▶ **WHAT YOU NEED TO DO**
Transcribe the entries below exactly.

▶ **DATA**
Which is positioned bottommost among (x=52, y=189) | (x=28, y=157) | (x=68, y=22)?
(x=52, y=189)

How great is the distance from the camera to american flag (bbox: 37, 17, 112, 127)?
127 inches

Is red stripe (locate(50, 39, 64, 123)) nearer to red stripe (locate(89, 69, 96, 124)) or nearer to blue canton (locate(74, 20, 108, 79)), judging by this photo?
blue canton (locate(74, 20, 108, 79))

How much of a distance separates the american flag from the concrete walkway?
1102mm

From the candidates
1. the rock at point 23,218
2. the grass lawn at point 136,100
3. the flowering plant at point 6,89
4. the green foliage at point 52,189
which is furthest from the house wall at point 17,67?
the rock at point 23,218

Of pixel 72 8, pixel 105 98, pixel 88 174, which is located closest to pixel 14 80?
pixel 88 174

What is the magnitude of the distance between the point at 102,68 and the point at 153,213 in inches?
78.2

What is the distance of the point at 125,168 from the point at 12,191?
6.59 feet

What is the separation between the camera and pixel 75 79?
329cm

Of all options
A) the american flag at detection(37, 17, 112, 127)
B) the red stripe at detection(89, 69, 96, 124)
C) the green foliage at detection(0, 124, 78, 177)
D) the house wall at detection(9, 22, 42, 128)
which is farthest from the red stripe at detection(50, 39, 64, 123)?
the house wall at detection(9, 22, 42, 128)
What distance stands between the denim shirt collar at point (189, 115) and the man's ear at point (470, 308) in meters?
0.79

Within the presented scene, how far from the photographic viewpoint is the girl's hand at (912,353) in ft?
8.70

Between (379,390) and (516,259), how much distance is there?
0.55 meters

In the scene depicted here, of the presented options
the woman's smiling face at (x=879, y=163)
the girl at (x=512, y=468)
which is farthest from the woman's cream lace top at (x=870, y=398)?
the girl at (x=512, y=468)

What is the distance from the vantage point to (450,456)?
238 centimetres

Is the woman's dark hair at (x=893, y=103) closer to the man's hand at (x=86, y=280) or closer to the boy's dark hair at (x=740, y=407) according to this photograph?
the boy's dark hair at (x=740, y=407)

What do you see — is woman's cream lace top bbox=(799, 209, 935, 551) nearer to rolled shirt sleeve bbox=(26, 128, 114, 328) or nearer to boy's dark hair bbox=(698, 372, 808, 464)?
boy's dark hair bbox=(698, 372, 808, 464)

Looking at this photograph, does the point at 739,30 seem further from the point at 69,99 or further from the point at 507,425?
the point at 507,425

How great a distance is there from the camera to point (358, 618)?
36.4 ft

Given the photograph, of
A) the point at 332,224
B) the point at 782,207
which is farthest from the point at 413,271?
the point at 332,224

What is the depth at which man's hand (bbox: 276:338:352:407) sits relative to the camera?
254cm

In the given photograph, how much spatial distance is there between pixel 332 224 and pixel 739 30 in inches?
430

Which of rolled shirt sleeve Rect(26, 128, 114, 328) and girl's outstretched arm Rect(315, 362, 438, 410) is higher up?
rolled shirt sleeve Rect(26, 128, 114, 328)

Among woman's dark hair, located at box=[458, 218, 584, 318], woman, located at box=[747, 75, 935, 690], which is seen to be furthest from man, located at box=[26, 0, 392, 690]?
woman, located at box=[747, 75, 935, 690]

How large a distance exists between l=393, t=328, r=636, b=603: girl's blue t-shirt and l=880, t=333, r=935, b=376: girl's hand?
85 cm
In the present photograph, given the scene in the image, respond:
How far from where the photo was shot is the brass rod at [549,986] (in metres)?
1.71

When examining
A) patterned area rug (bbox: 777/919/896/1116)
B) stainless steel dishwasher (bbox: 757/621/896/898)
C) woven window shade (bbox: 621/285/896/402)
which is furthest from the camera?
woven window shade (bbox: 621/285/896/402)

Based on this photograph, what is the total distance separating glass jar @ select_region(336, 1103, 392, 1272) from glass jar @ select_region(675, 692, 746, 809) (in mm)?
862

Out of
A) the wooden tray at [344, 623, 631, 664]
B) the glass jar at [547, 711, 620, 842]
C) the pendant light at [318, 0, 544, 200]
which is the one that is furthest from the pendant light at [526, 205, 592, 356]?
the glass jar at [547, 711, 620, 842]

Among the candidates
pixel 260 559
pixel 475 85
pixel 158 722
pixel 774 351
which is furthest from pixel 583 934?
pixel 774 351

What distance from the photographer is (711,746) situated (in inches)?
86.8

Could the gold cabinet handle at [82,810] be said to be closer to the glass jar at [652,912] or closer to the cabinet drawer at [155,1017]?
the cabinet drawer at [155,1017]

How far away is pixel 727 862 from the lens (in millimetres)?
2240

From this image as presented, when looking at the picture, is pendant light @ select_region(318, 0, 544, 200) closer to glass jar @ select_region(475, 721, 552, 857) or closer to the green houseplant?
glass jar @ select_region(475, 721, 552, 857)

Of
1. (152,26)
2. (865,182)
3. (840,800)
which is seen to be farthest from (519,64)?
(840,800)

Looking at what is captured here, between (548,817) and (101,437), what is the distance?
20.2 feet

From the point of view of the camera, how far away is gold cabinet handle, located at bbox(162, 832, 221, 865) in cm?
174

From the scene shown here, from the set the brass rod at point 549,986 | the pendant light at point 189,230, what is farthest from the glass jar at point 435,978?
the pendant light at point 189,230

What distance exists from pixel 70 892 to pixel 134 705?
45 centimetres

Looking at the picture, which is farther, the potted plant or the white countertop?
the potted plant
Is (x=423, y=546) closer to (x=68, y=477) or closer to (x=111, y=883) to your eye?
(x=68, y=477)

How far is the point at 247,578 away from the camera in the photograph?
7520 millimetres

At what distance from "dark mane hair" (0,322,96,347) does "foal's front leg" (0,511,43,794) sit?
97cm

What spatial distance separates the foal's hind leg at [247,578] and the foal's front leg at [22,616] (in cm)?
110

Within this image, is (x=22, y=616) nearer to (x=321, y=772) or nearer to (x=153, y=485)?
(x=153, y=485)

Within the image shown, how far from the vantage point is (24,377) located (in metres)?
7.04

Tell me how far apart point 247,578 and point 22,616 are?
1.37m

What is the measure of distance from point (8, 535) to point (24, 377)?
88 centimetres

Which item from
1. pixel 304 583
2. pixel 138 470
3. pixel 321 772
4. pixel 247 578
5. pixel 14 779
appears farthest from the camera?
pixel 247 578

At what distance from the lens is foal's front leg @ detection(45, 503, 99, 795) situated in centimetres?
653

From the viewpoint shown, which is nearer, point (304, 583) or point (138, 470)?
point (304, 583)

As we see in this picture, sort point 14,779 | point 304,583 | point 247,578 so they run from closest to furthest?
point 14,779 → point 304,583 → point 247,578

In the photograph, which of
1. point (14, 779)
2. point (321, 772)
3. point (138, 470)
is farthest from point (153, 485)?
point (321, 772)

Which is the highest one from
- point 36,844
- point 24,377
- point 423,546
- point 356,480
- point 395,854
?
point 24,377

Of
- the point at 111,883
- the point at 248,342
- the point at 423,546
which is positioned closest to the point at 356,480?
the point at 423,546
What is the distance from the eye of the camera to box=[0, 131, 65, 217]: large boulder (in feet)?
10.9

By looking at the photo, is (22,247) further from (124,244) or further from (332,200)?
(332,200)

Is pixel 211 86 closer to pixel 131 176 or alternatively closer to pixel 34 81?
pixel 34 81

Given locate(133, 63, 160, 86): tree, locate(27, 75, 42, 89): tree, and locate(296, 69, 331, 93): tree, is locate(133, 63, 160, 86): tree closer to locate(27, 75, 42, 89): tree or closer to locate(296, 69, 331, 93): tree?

▶ **SOLUTION FOR THIS PROBLEM**
Which is positioned bottommost among (x=52, y=189) | (x=28, y=157) | (x=68, y=22)?
(x=52, y=189)

How great is the distance from the camera to american flag (bbox: 37, 17, 112, 127)?
127 inches

Is red stripe (locate(50, 39, 64, 123)) nearer to red stripe (locate(89, 69, 96, 124)) or nearer to blue canton (locate(74, 20, 108, 79)), judging by this photo?
blue canton (locate(74, 20, 108, 79))

How much of a distance separates the american flag from the concrete walkway?
1102mm

From the candidates
1. the rock at point 23,218
2. the grass lawn at point 136,100
3. the flowering plant at point 6,89
4. the green foliage at point 52,189
which is furthest from the house wall at point 17,67?
the rock at point 23,218

Of pixel 72 8, pixel 105 98, pixel 88 174, which is located closest to pixel 14 80?
pixel 88 174

What is the magnitude of the distance between the point at 102,68 and the point at 153,213 in inches?
78.2

What is the distance of the point at 125,168 from the point at 12,191?
6.59 feet

What is the separation between the camera and pixel 75 79?
329cm

Of all options
A) the american flag at detection(37, 17, 112, 127)
B) the red stripe at detection(89, 69, 96, 124)
C) the green foliage at detection(0, 124, 78, 177)
D) the house wall at detection(9, 22, 42, 128)
which is farthest from the red stripe at detection(50, 39, 64, 123)?
the house wall at detection(9, 22, 42, 128)
What distance stands between the denim shirt collar at point (189, 115) and the man's ear at point (470, 308) in meters?
0.79

Within the presented scene, how far from the photographic viewpoint is the girl's hand at (912,353) in ft?
8.70

Between (379,390) and (516,259), how much distance is there?
0.55 meters

In the scene depicted here, of the presented options
the woman's smiling face at (x=879, y=163)
the girl at (x=512, y=468)
which is farthest from the woman's cream lace top at (x=870, y=398)?
the girl at (x=512, y=468)

What is the distance from the vantage point to (450,456)?
238 centimetres

Is the woman's dark hair at (x=893, y=103) closer to the man's hand at (x=86, y=280) or closer to the boy's dark hair at (x=740, y=407) according to this photograph?
the boy's dark hair at (x=740, y=407)

What do you see — is woman's cream lace top bbox=(799, 209, 935, 551) nearer to rolled shirt sleeve bbox=(26, 128, 114, 328) or nearer to boy's dark hair bbox=(698, 372, 808, 464)?
boy's dark hair bbox=(698, 372, 808, 464)

Looking at this photograph, does the point at 739,30 seem further from the point at 69,99 or further from the point at 507,425?
the point at 507,425

How great a distance is there from the camera to point (358, 618)?
36.4 ft

Given the photograph, of
A) the point at 332,224
B) the point at 782,207
which is farthest from the point at 413,271?
the point at 332,224

What is the depth at which man's hand (bbox: 276:338:352:407) sits relative to the camera?
254cm

In the given photograph, how much spatial distance is there between pixel 332 224 and pixel 739 30 in inches?
430

Which of rolled shirt sleeve Rect(26, 128, 114, 328) and girl's outstretched arm Rect(315, 362, 438, 410) is higher up?
rolled shirt sleeve Rect(26, 128, 114, 328)

Among woman's dark hair, located at box=[458, 218, 584, 318], woman, located at box=[747, 75, 935, 690], which is seen to be furthest from man, located at box=[26, 0, 392, 690]?
woman, located at box=[747, 75, 935, 690]

How large a distance exists between l=393, t=328, r=636, b=603: girl's blue t-shirt and l=880, t=333, r=935, b=376: girl's hand?
85 cm
In the present photograph, given the scene in the image, respond:
How far from where the photo was shot is the brass rod at [549,986] (in metres)?
1.71

When examining
A) patterned area rug (bbox: 777/919/896/1116)
B) stainless steel dishwasher (bbox: 757/621/896/898)
C) woven window shade (bbox: 621/285/896/402)
which is furthest from the camera?
woven window shade (bbox: 621/285/896/402)

Based on this photograph, what is the total distance separating glass jar @ select_region(336, 1103, 392, 1272) from glass jar @ select_region(675, 692, 746, 809) (in mm)?
862

Out of
A) the wooden tray at [344, 623, 631, 664]
B) the glass jar at [547, 711, 620, 842]
C) the pendant light at [318, 0, 544, 200]
which is the one that is furthest from the pendant light at [526, 205, 592, 356]?
the glass jar at [547, 711, 620, 842]

Among the candidates
pixel 260 559
pixel 475 85
pixel 158 722
pixel 774 351
which is furthest from pixel 583 934?
pixel 774 351

What distance from the photographer is (711,746) situated (in inches)?
86.8

Could the gold cabinet handle at [82,810] be said to be closer to the glass jar at [652,912] or closer to the cabinet drawer at [155,1017]?
the cabinet drawer at [155,1017]

How far away is pixel 727 862 from the lens (in millimetres)?
2240

From this image as presented, when looking at the picture, is pendant light @ select_region(318, 0, 544, 200) closer to glass jar @ select_region(475, 721, 552, 857) or closer to the green houseplant?
glass jar @ select_region(475, 721, 552, 857)

Of
1. (152,26)
2. (865,182)
3. (840,800)
which is seen to be farthest from (519,64)?
(840,800)

Looking at what is captured here, between (548,817) and (101,437), what is the distance?
20.2 feet

From the point of view of the camera, how far away is gold cabinet handle, located at bbox(162, 832, 221, 865) in cm?
174

From the scene shown here, from the set the brass rod at point 549,986 | the pendant light at point 189,230, what is farthest from the glass jar at point 435,978?
the pendant light at point 189,230

What distance exists from pixel 70 892 to pixel 134 705?
45 centimetres

Looking at the picture, which is farther, the potted plant or the white countertop?
the potted plant
Is (x=423, y=546) closer to (x=68, y=477) or closer to (x=111, y=883) to your eye?
(x=68, y=477)

How far is the point at 247,578 away from the camera in the photograph?
7520 millimetres

At what distance from "dark mane hair" (0,322,96,347) does "foal's front leg" (0,511,43,794) sit?
97cm

What spatial distance separates the foal's hind leg at [247,578] and the foal's front leg at [22,616] (in cm)?
110

Within this image, is (x=22, y=616) nearer to (x=321, y=772) or nearer to (x=153, y=485)?
(x=153, y=485)

Within the image shown, how far from the vantage point is (24,377) located (in metres)?
7.04

Tell me how far apart point 247,578 and point 22,616 are?
1.37m

What is the measure of distance from point (8, 535) to point (24, 377)?
88 centimetres

Which item from
1. pixel 304 583
2. pixel 138 470
3. pixel 321 772
4. pixel 247 578
5. pixel 14 779
appears farthest from the camera?
pixel 247 578

At what distance from the lens is foal's front leg @ detection(45, 503, 99, 795) situated in centimetres?
653

From the viewpoint shown, which is nearer, point (304, 583) or point (138, 470)?
point (304, 583)

As we see in this picture, sort point 14,779 | point 304,583 | point 247,578 so they run from closest to furthest?
point 14,779 → point 304,583 → point 247,578

In the photograph, which of
1. point (14, 779)
2. point (321, 772)
3. point (138, 470)
is farthest from point (153, 485)?
point (321, 772)

Which is the highest one from
- point 36,844
- point 24,377
- point 423,546
- point 356,480
- point 395,854
?
point 24,377

Of
- the point at 111,883
- the point at 248,342
- the point at 423,546
which is positioned closest to the point at 356,480?
the point at 423,546
What is the distance from the eye of the camera to box=[0, 131, 65, 217]: large boulder (in feet)?
10.9

By looking at the photo, is (22,247) further from (124,244) or further from (332,200)?
(332,200)

Is pixel 211 86 closer to pixel 131 176 or alternatively closer to pixel 34 81?
pixel 34 81

Given locate(133, 63, 160, 86): tree, locate(27, 75, 42, 89): tree, and locate(296, 69, 331, 93): tree, is locate(133, 63, 160, 86): tree closer to locate(27, 75, 42, 89): tree or closer to locate(296, 69, 331, 93): tree?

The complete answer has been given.